The extent to which our trail conforms to the route used by Native Americans in 1793 varies greatly. Often there is no good road or public access to the most likely path of the original trail. In other cases, following the trail requires a four wheel drive vehicle, hiking or biking. In any case, there are many paths down a hollow or river valley, and the preferred route would have likely evolved over time depending upon changing local conditions. We may assume that Native Americans walked the literal creek beds when that was an efficient way to travel between two points along their way. The modern day hiker is drawn to creek beds because they avoid the brambles, pot holes and potentially dangerous wild things that inhabit the forests and meadows. The smaller creeks meander and it would have been natural for the ancient traveler to walk across country if the meanders added significantly to the distance. We should always remember that in farming areas, the present routing of the creeks does not necessarily reflect their natural course. The practical farmer will soon redirect a stream from the midst of his cultivated area to one side or the other. Most likely redirecting along the base of an adjoining hillside. What we see as long contiguous flat fields of cultivation would have been a web of creeks, marshes and unulating forestlands in the base of the hollows. To some extent Native Americans would have regularly set fire to these bottoms to facilitate the hunting of game, but they would have had little inclination to re-direct creeks or make level the undulations.

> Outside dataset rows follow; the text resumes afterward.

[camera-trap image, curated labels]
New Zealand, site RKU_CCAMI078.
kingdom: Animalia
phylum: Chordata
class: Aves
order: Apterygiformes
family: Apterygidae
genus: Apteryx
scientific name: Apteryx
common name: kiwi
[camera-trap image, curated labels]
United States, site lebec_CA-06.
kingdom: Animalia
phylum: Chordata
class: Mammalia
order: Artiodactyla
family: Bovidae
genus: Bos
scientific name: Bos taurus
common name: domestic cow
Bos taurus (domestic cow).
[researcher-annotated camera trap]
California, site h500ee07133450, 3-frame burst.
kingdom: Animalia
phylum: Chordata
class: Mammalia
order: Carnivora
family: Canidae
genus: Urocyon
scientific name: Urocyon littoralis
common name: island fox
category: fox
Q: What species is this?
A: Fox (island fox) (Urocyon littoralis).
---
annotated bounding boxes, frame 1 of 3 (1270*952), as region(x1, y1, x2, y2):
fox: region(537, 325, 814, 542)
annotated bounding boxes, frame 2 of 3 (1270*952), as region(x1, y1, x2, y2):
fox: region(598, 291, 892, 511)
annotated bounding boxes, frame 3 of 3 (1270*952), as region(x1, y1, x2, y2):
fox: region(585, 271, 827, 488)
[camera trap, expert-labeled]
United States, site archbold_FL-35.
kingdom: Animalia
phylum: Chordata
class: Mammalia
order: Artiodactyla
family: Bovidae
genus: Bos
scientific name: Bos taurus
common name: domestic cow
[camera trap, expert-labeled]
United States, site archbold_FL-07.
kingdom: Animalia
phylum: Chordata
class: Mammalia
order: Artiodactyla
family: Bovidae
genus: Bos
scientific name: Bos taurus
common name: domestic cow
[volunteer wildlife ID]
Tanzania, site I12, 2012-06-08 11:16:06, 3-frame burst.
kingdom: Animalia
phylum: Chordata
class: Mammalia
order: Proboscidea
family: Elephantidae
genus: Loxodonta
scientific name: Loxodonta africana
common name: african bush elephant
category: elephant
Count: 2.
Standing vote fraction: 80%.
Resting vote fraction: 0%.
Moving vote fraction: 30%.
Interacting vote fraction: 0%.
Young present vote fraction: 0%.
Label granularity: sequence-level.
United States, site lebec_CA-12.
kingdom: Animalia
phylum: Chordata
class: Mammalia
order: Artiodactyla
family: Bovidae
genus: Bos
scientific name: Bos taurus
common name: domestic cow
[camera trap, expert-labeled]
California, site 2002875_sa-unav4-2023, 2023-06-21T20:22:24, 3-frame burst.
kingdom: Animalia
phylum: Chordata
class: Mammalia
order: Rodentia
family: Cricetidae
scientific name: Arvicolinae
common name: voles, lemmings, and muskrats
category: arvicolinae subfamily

The bridge spans the Scioto River at the point where it flows into the Ohio River. The Scioto River was the principle route connecting the Ohio River with Chillicothe and the other Shawnee villages of central Ohio.







The lower portions of Tygarts Creek were inundated by Ohio River waters when the Ohio was dammed in the 1920's to improve navigation and reduce flooding. In 1793, the Ohio River was much narrower and shallower, and Tygarts Creek would have joined the Ohio several hundred yards north of its present outflow. The relatively deep water of Tygarts Creek in these photos is solely a result of Ohio River water backing up into the creekbed. One must follow Tygarts Creek some distance south to escape the effects of the Ohio River inundation. Tygarts Creek has probably also been artificially straightened in its course near the Ohio River.